ORIENTAÇÃO:
Responda às perguntas abaixo com base no texto fornecido.
(a) Com que finalidade os seres da sociedade imaginada em "Admirável Mundo Novo" são gerados em provetas e desenvolvidos em incubadoras?
(b) Que tradição, presente em diversas religiões, o texto menciona?
(c) Qual distinção o texto considera irônica?

TEXTO FORNECIDO:
※
A ciência permite hoje clonar ou está reunindo condição de desenvolver um ser em incubadora, mas não é uma vida "normal". A sociedade imaginada por Aldoux Huxley em seu livro "Admirável Mundo Novo" é composta por seres gerados em provetas e desenvolvidos em incubadoras, justamente para eliminar a parte emotiva dos seres, desprovidos da afetividade materna, humana.
Mesmo no cristianismo, Jesus prescindiu do pai para ser gerado. Entretanto a mãe fez-se presente sem ter sido desonrada pelo contágio com um homem. A figura da mulher pura, santa, imaculada, geradora da vida é realçada e louvada na fé. Esse fato, o da mãe virgem e pura, é uma tradição presente em diversas religiões. A figura da mãe é sagrada e a mais importante. Se bem que o "Deus" gerado necessariamente seja do sexo masculino.
O louvor à maternidade e o forte apelo emocional que liga um filho à sua mãe são contrastantes com a dura realidade que o domínio machista dos homens impôs às mulheres durante séculos. Mesmo hoje a plena igualdade entre os sexos é uma meta a ser alcançada. Em muitas sociedades e religiões a mulher é um ser secundário não tendo, inclusive, nas mais radicais, o direito ao prazer sexual, mutilada em seus órgãos genitais.
É interessante a irônica distinção: a mãe é sagrada, mas a mulher que vai gerar seus filhos tem que ser controlada e submetida a um papel subalterno.
Confesso que, doutrinado na cultura machista, meu modo de pensar no que diz respeito à condição da mulher na sociedade era de natureza de domínio e de considerá-la incapaz de assumir as mesmas responsabilidades e de ter acesso a certos conhecimentos e habilidades que a "natureza" destinou ao sexo masculino.
※
DADOS FORNECIDOS:
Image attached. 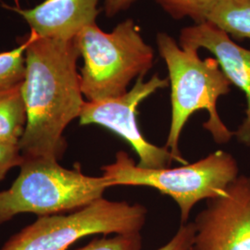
※
RESPOSTA ABAIXO:
(a) Eles são gerados assim para eliminar a parte emotiva dos seres, que ficam desprovidos da afetividade materna e humana.
(b) O texto menciona a tradição da mãe virgem e pura.
(c) A distinção é que a mãe é sagrada, mas a mulher que vai gerar seus filhos tem que ser controlada e submetida a um papel subalterno.